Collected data
Content starts

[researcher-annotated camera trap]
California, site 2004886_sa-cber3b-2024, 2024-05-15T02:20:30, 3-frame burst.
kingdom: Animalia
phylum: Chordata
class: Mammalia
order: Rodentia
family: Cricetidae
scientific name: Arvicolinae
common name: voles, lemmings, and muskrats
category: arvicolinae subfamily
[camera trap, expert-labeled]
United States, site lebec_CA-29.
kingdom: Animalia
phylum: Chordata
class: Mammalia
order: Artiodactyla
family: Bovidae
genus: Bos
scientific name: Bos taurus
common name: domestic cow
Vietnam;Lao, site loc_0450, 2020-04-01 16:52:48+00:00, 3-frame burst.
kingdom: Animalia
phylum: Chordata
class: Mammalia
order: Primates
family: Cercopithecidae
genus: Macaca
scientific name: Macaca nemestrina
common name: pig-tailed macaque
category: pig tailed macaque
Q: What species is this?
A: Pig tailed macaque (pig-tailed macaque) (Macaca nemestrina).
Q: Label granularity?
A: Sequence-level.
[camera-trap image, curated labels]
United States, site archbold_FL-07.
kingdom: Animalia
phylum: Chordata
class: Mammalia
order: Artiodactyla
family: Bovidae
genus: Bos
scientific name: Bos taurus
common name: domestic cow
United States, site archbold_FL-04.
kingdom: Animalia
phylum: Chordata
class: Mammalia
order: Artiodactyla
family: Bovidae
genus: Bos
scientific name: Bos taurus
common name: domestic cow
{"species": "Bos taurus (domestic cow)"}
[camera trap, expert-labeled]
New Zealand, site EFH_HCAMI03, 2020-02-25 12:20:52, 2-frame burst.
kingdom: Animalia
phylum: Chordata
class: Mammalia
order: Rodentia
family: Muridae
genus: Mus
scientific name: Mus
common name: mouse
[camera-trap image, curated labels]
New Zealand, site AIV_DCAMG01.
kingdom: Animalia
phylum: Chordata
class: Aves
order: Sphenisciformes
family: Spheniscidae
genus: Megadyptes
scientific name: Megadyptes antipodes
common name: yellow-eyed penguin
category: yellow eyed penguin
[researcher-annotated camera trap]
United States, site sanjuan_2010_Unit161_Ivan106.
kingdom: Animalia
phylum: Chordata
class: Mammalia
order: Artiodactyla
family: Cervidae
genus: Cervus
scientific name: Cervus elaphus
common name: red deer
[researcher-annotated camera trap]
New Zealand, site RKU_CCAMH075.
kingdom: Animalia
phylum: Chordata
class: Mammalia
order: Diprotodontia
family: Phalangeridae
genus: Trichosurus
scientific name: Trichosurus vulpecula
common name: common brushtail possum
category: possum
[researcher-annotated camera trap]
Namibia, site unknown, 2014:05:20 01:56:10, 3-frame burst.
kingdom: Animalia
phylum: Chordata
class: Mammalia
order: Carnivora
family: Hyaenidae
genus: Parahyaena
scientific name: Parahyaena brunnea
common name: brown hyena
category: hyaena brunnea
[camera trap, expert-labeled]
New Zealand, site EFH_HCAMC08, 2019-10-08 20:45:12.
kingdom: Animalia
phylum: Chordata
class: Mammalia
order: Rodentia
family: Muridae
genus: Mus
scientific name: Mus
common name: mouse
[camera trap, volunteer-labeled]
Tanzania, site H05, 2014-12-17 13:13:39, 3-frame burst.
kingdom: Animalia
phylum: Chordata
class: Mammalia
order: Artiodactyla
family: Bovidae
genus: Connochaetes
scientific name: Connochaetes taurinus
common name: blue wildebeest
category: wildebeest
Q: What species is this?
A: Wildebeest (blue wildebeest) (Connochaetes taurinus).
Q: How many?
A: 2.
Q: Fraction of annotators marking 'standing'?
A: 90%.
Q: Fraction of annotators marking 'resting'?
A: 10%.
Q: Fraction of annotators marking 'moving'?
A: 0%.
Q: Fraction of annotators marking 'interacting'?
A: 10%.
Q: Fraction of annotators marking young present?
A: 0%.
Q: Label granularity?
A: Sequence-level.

Content ends

**TASK DIRECTIONS**. The lines to copy are those in the records above containing the word "States".

**WRITTEN ANSWER**.
United States, site lebec_CA-29.
United States, site archbold_FL-07.
United States, site archbold_FL-04.
United States, site sanjuan_2010_Unit161_Ivan106.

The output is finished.